Mehta, Malhar & Shankarmani (2021) concentrate on many approaches to studying the stock market’s patterns in real time. The approach with the highest reliability is the best and even more recommended method of projection. The authors used three distinct models for their work, as well as sentiment classification on tweets concerning the firm or commodity. The classification’s findings have provided clear and incisive insight into the market’s volatile movements as well as a fresh strategy for investors to use when deciding where to stake their capital. For every stock, the ARIMA model had the best accuracy.

Jing, Wu & Wang (2021) suggest a hybrid model for stock price prediction that combines a deep learning approach with a sentiment analysis model. They used CNN model to categorize the hidden sentiments of investors that they extract from a significant stock forum. Then, using the LSTM neural network technique to analyze the stock market’s technical indicators and the sentiment analysis findings from the first stage, they suggest a hybrid research model. In order to confirm the efficacy and applicability of the suggested model, this study has also carried out real-world tests from six important sectors across three-time intervals on the Shanghai Stock Exchange (SSE).

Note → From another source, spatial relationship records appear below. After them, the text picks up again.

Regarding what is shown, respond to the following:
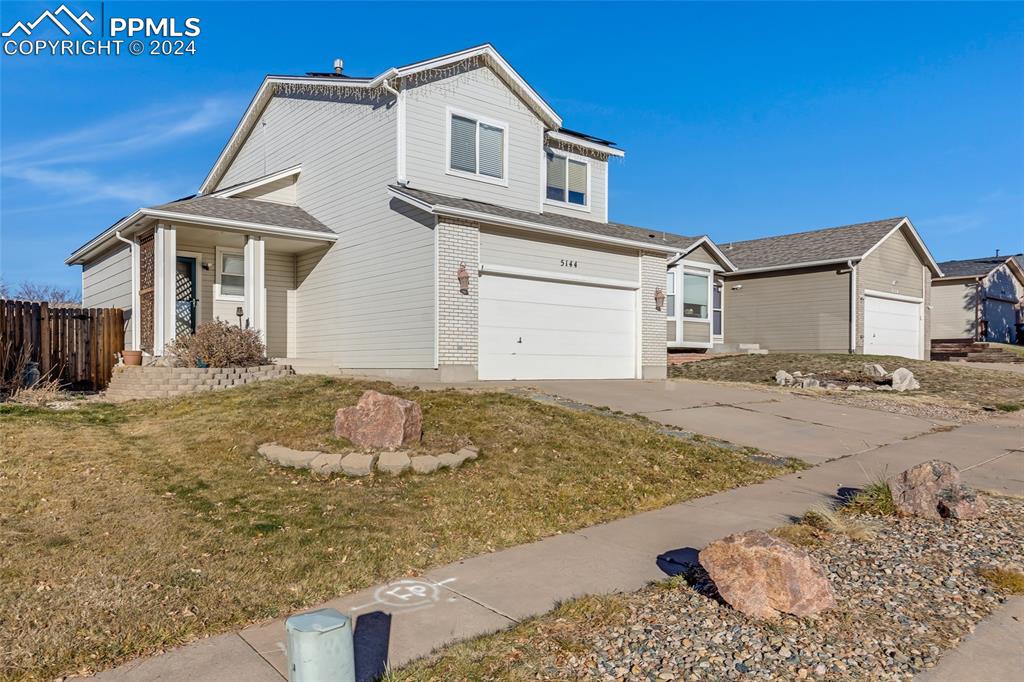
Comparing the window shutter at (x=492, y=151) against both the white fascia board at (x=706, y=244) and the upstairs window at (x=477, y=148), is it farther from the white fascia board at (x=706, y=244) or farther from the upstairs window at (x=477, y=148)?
the white fascia board at (x=706, y=244)

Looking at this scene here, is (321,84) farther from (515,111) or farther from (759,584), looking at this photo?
(759,584)

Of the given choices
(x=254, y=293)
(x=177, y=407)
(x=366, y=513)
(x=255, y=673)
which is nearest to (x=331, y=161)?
(x=254, y=293)

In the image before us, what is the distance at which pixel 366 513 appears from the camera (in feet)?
18.9

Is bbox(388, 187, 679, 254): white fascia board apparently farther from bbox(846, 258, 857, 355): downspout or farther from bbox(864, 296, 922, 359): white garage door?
bbox(864, 296, 922, 359): white garage door

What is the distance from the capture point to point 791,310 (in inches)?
1040

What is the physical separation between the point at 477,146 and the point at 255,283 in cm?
616

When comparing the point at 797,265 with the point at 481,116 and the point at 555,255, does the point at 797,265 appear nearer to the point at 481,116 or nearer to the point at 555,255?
the point at 555,255

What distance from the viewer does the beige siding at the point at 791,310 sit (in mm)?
24953

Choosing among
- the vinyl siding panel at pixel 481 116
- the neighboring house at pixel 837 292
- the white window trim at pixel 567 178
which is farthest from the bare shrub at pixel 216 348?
the neighboring house at pixel 837 292

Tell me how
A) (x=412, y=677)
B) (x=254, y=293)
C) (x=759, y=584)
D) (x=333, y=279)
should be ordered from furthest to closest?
(x=333, y=279) → (x=254, y=293) → (x=759, y=584) → (x=412, y=677)

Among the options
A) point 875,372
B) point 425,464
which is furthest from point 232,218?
point 875,372

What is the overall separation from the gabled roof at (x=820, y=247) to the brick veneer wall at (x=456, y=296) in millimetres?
16618

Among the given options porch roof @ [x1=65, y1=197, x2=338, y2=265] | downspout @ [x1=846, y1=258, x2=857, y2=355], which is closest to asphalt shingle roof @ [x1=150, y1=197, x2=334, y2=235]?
porch roof @ [x1=65, y1=197, x2=338, y2=265]

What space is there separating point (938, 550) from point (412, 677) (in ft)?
12.9
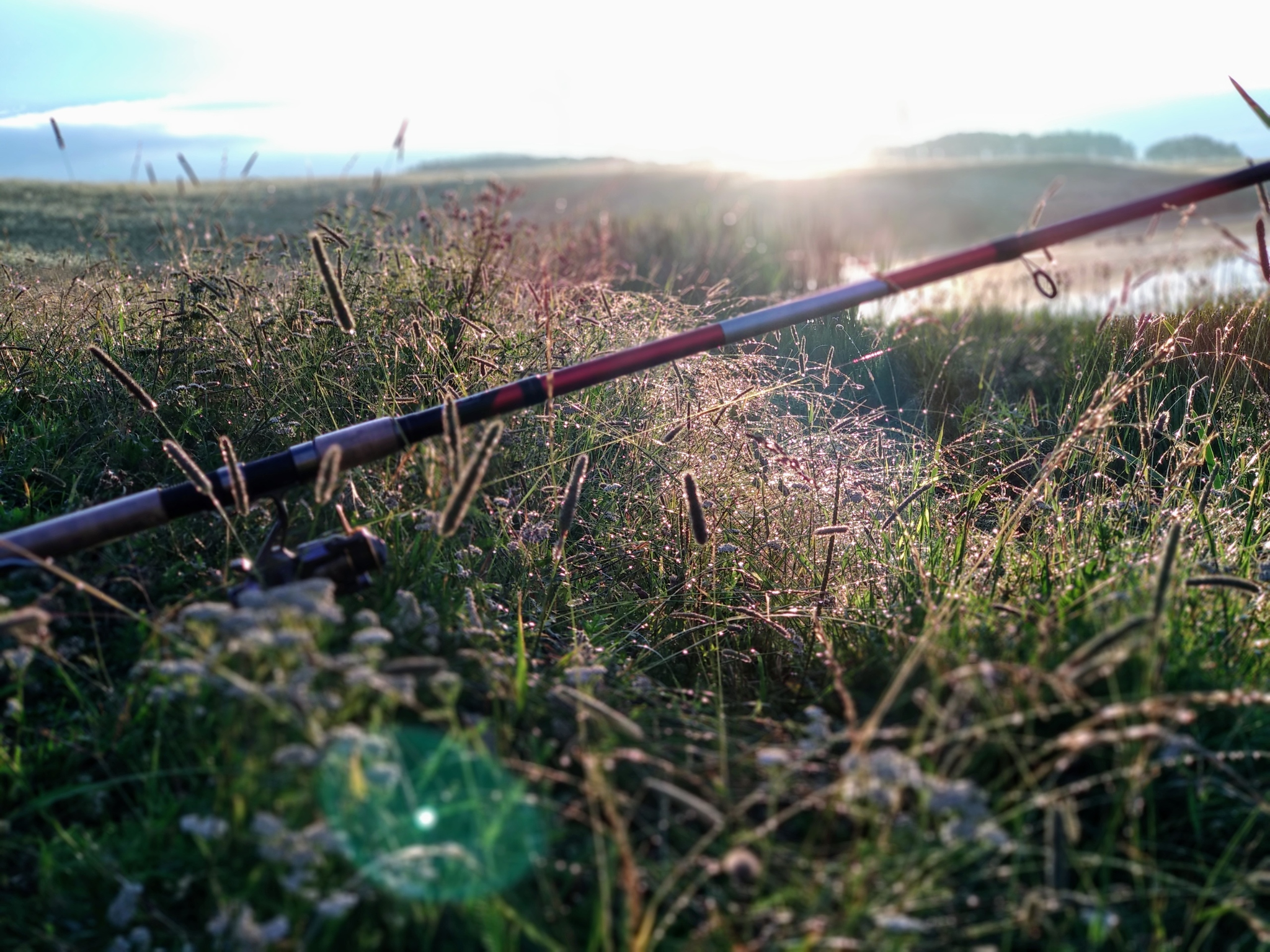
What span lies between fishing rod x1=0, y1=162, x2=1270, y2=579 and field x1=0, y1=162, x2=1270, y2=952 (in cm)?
14

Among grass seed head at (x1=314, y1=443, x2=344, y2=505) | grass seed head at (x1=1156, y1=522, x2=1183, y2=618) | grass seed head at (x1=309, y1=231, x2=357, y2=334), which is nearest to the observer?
grass seed head at (x1=1156, y1=522, x2=1183, y2=618)

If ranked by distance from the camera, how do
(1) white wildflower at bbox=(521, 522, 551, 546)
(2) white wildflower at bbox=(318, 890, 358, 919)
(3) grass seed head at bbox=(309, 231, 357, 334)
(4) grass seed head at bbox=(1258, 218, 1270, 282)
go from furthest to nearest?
(1) white wildflower at bbox=(521, 522, 551, 546), (4) grass seed head at bbox=(1258, 218, 1270, 282), (3) grass seed head at bbox=(309, 231, 357, 334), (2) white wildflower at bbox=(318, 890, 358, 919)

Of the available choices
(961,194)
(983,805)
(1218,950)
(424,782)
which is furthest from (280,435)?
(961,194)

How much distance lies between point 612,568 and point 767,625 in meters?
0.59

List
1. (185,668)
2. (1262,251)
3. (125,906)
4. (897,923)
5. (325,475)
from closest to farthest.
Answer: (897,923)
(185,668)
(125,906)
(325,475)
(1262,251)

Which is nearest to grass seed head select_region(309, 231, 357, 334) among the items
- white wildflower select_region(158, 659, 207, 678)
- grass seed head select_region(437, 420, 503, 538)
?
grass seed head select_region(437, 420, 503, 538)

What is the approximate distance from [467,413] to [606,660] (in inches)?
27.1

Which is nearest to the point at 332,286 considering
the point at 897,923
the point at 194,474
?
the point at 194,474

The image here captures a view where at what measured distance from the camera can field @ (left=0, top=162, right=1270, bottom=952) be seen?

The current digital world has altered the way we conduct our business, owing primarily to web technologies such as big data analytics, cloud computing, and sentiment classification. Sentiment analysis, also known as opinion mining, uses text mining and natural language processing (NLP) to analyze user opinions, assessments, sentiments, and attitudes, and to discover and extract sensory knowledge through emotions. This (Bhardwaj et al., 2015) study investigated the importance of sentiment classification for stock market indices such as the Sensex and Nifty in forecasting stock prices on the Indian stock exchange.

Sentiment analysis was utilized by Rajendiran & Priyadarsini (2021) to compare several conventional stock market forecast algorithms. As a result, the reliability of the revised stock market categorization model was not increased. The survival analysis demonstrated that the prediction outcome was not enhanced by the emotional analysis approach. The performance of stock market forecasts was computed using a wide variety of validation using traditional methodologies. Finally, a variety of machine learning and classification techniques were to enhance stock market predictive ability with the highest level of accuracy in the shortest amount of time.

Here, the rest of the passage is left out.